Nasceu o “Príncipe da Paz”

Nascemos sob a ira de Deus, devido ao pecado de nossos primeiros pais, mas podemos ser reconciliados com Ele por esse Divino Nascimento que, ademais, nos traz a tranqüilidade da consciência, a paz da alma e a harmonia entre os homens (cf. Ef 2, 14; Cl 1, 20).

“Quando a paz começava a reinar, os Anjos diziam: ‘Glória nas alturas e paz na terra’ (Lc 2, 14). Quando, porém, os de baixo receberam a paz dos de cima, eles proclamaram: ‘Glória na terra e paz nos Céus’ (Lc 19, 38). Quando a Divindade desceu à terra e se revestiu de humanidade, os Anjos proclamavam: ‘Paz na terra’. E quando a humanidade subiu e foi elevada, imergiu na Divindade e sentou-se à sua direita, os meninos clamavam diante dela: ‘Paz nos Céus, hosana nas alturas!’ (Mt 21, 9). Assim, o Apóstolo pôde dizer: ‘Por intermédio dAquele que, ao preço do próprio sangue na cruz, restabeleceu a paz a tudo quanto existe na terra e nos céus’ (Cl 1, 20).

“Os Anjos diziam: ‘Glória nas alturas e paz na terra’; e os meninos: ‘Paz nos Céus e glória na terra’ (Lc 19, 38). Aparece assim com clareza que, como a graça da misericórdia de Cristo alegra os pecadores na terra, assim também seu arrependimento atinge os Anjos do Céu” (cf. Lc 15, 7-10).2

O Menino louvado pelos Anjos é o “Príncipe da Paz” anunciado sete séculos antes por Isaías (9, 5) e que, anos mais tarde, afirmará serem bem-aventurados os pacíficos – aqueles que sabem estabelecer em si mesmos e nas almas dos outros o reino da paz – dando-lhes o título de Filhos de Deus.

Precioso dom que não nos será retirado

O beata nox! Sim, bendita noite que assiste ao nascimento de um Menino a inaugurar uma nova era histórica. Naquela noite foi oferecido à humanidade um precioso dom que não lhe seria retirado nem mes mo quando aquele Menino retornasse à eternidade: “Deixo-vos a paz, dou-vos a minha paz. Não vo-la dou como o mundo a dá. Não se perturbe o vosso coração nem se atemorize” (Jo 14, 27).
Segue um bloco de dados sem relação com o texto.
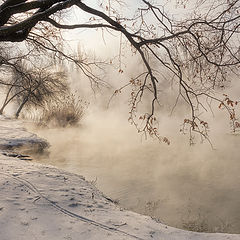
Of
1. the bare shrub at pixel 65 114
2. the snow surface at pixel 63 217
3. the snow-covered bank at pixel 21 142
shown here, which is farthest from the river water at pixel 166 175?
the bare shrub at pixel 65 114

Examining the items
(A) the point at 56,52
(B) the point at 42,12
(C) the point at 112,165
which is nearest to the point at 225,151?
(C) the point at 112,165

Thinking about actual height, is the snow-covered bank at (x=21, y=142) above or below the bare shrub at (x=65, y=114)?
below

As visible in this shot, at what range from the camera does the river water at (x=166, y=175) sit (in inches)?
226

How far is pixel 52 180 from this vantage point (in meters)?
5.09

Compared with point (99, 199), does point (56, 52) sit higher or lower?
higher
Qual é o sentido destas palavras? Eis: Eu não vo-la dou como dão os homens que amam o mundo. Estes, com efeito, oferecem a paz, a fim de – livres de preocupações, de processos e de guerras – poderem gozar, não de Deus, mas do mundo, ao qual entregaram o seu afeto. E quando eles oferecem a paz aos justos, cessando de persegui-los, não é uma paz verdadeira, porque não há verdadeiro acordo onde os corações estão desunidos. Chamamos consortes àqueles que unem sua sorte. Aqueles que unem seus corações, do mesmo modo, devem se chamar concordes. Para nós, meus caríssimos irmãos, Jesus Cristo nos deixa a paz e nos dá sua paz, não como a dá o mundo, mas como a dá Aquele por quem foi criado o mundo. Ele no-la dá para que todos estejamos de acordo, para que estejamos unidos de coração e, tendo um só coração, o elevemos ao alto, não nos deixando corromper na terra”.3

A pseudo-paz que o mundo nos oferece

Todas as palavras de Jesus são de vida eterna e misteriosamente atraentes, mas, sendo recordadas bem junto ao Presépio, levam-nos a querer penetrar a fundo em seu significado, sobretudo, as que se referem à paz trazida a nós naquela noite. Qual será sua natureza? É ela que toda criatura humana com sofreguidão deseja, mas quão freqüentemente a busca onde ela não se encontra e, mais ainda, se equivoca quanto ao seu verdadeiro conteúdo e substância!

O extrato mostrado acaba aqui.